Re: [DISCUSS] Rebase CouchDB on top of FoundationDB

Robert Samuel Newson Thu, 24 Jan 2019 02:21:34 -0800

Hi,

Thank you for the in-depth response, that’s exactly what the PMC is looking for.


You are comprehending the nature and magnitude of the change correctly here, 
where you suggest we could “just” write a new CouchDB Layer on top of 
FoundationDB and achieve a similar effect. However, the nature of software and 
software development really speaks against doing it that way, in my opinion. In 
2.0 we introduced an abstraction between the HTTP processing layer and the 
lower plumbing of b-trees and file I/O with the “fabric” application. This was 
essential to introduce clustering but it was a significant architectural 
improvement in its own right. By reimplementing below that line we can be more 
confident that we have preserved all the necessary parts of the CouchDB API and 
experience. Additionally, separate applications like the replicator and job 
scheduler can remain as they are. A lot of the existing code will remain as-is, 
or have minor changes or cleanup (the “local” mode for replication, unreachable 
since 2.0, can finally be excised, for example).

To your other point, I remember the difficulty I first had when looking at 
CouchDB. It’s in Erlang, which I’d not used before, and there is a lot of 
subtle and tricky code at the lower tiers (see couch_key_tree.erl or 
couch_btree.erl). By using FoundationDB for that instead I hope we _increase_ 
the comprehensibility of CouchDB, as what remains will be its essential nature 
and not the important but ancillary plumbing below. The increased public 
development activity on CouchDB, the size of the ambition here, and some 
cross-pollinating interest from those who know or are interested in 
FoundationDB should, I hope, bring more active developers of all levels of 
experience and interest to our project.

B.

> On 23 Jan 2019, at 23:27, Michael Fair <mich...@daclubhouse.net> wrote:
> 
> As someone who isn't as directly involved in the release-to-release
> development, would a move like this make it easier or harder for new/casual
> community members to get up to speed/understand what's going on?
> 
> As projects grow and mature, the introductory learning curve tends to get
> steeper, making it harder for people who didn't "grow up with the project"
> to grok the project as a whole thing.  Not complaining, just identifying.

◆ **Given entries**
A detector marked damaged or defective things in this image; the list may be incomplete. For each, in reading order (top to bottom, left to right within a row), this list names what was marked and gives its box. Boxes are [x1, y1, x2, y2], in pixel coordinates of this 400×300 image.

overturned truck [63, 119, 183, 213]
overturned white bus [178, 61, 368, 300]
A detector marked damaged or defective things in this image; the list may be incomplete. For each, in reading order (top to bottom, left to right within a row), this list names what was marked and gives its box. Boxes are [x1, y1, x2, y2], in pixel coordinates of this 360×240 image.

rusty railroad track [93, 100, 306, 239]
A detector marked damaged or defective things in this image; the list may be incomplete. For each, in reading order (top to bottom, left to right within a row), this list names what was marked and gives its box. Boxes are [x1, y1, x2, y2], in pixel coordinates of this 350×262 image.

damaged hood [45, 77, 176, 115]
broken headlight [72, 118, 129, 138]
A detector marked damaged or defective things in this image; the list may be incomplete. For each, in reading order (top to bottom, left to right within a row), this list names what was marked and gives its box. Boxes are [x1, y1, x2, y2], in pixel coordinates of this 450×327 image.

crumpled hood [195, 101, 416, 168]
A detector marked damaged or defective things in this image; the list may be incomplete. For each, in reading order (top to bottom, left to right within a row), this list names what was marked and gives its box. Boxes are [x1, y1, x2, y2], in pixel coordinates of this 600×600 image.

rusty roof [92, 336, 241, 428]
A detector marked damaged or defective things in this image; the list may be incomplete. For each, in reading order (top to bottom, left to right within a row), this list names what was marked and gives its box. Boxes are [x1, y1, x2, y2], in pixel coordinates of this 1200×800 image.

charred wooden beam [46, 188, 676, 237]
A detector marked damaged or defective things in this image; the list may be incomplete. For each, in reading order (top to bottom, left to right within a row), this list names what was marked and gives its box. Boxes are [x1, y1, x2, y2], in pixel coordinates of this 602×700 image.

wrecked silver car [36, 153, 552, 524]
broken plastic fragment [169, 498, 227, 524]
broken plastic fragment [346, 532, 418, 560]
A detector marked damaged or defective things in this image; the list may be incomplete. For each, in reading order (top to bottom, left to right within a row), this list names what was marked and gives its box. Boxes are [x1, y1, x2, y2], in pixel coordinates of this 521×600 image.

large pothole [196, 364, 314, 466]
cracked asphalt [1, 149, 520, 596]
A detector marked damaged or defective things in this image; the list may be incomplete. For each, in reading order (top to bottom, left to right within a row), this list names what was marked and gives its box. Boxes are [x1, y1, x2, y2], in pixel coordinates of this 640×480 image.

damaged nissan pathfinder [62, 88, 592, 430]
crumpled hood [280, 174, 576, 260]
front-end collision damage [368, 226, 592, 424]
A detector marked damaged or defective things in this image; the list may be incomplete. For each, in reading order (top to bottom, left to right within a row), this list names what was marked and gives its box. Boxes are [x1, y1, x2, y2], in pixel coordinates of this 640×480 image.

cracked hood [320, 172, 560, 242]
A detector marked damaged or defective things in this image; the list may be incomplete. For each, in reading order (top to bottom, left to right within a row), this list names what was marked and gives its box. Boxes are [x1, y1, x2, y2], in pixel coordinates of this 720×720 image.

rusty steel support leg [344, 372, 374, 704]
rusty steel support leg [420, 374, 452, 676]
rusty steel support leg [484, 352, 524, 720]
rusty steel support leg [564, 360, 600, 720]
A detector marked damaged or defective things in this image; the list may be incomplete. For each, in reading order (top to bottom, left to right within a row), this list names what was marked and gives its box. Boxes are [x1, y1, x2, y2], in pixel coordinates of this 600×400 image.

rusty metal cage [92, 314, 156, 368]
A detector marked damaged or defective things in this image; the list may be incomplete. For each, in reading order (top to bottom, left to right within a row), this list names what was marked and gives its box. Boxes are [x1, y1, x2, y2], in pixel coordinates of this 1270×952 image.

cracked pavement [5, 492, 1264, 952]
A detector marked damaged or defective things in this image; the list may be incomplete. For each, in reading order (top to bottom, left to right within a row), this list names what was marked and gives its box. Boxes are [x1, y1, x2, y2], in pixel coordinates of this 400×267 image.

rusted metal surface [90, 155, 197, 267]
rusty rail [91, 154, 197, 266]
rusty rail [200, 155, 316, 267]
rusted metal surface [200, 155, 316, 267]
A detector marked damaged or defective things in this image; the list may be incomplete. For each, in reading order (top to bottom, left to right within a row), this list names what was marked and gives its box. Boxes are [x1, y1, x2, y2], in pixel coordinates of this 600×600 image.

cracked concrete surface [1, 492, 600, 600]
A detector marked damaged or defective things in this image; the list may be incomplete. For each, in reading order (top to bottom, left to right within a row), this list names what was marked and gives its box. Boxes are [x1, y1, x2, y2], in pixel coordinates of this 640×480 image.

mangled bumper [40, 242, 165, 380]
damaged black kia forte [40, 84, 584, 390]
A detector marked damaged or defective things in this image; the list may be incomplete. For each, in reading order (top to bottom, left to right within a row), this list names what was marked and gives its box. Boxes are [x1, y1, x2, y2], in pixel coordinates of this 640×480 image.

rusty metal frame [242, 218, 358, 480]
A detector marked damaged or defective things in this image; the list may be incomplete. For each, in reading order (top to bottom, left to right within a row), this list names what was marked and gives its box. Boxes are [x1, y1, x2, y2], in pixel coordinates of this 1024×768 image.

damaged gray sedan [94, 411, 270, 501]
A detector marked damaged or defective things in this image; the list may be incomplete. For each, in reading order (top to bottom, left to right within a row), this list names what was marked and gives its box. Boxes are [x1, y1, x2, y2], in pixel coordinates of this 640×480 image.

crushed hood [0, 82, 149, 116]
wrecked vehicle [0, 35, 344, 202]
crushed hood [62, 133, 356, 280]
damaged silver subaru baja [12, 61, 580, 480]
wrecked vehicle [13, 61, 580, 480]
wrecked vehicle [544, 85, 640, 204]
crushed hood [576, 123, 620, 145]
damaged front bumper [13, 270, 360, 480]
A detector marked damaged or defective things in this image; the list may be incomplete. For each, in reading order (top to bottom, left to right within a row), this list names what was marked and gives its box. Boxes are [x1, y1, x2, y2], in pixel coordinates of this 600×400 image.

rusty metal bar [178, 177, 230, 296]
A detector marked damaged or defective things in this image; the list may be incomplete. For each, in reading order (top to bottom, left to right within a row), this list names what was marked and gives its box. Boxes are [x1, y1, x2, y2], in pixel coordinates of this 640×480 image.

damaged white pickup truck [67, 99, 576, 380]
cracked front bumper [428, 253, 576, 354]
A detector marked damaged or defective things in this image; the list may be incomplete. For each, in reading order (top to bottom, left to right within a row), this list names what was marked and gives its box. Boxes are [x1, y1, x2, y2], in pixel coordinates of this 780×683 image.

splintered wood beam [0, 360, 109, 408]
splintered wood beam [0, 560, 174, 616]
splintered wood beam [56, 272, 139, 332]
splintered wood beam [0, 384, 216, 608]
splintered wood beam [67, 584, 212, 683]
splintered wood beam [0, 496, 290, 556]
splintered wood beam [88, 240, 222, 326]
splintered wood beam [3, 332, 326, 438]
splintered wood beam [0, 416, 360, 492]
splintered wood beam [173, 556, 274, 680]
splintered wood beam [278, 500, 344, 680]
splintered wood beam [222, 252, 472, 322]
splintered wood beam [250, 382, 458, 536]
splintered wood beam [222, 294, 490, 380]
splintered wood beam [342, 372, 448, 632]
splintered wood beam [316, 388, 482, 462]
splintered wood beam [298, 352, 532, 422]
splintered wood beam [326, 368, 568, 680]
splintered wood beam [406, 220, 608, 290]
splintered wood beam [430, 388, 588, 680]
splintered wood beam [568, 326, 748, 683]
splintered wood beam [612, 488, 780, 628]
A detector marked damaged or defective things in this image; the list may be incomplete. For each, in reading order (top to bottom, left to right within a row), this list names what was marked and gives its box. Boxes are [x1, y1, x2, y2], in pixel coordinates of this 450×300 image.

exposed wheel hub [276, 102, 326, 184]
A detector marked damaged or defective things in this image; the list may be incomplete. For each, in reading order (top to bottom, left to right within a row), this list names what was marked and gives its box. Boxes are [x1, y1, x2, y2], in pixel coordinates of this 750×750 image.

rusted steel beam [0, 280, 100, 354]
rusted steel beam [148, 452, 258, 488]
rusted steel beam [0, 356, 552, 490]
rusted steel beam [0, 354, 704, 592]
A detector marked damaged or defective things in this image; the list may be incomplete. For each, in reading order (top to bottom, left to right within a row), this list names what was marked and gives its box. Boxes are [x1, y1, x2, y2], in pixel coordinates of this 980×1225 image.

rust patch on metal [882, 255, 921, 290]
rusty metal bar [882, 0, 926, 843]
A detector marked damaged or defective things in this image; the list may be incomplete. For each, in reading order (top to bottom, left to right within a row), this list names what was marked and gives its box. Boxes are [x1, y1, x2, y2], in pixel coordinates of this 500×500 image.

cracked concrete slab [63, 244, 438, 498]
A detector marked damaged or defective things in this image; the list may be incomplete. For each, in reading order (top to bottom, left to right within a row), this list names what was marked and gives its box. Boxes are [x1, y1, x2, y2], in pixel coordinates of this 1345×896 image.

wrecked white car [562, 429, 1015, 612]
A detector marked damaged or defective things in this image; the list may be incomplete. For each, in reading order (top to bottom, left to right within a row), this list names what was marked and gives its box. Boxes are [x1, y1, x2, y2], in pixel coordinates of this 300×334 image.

◆ **Required action 1**
From the CouchDB discussion above, quote the passage that begins at the words "To your other" and stops after "to our project.".
◆ **Required action 2**
Translate this sentence from the CouchDB discussion into Spanish: "Additionally, separate applications like the replicator and job scheduler can remain as they are."

◆ **Solution 1**
To your other point, I remember the difficulty I first had when looking at 
CouchDB. It’s in Erlang, which I’d not used before, and there is a lot of 
subtle and tricky code at the lower tiers (see couch_key_tree.erl or 
couch_btree.erl). By using FoundationDB for that instead I hope we _increase_ 
the comprehensibility of CouchDB, as what remains will be its essential nature 
and not the important but ancillary plumbing below. The increased public 
development activity on CouchDB, the size of the ambition here, and some 
cross-pollinating interest from those who know or are interested in 
FoundationDB should, I hope, bring more active developers of all levels of 
experience and interest to our project.

◆ **Solution 2**
Además, las aplicaciones independientes, como el replicador y el planificador de tareas, pueden permanecer tal como están.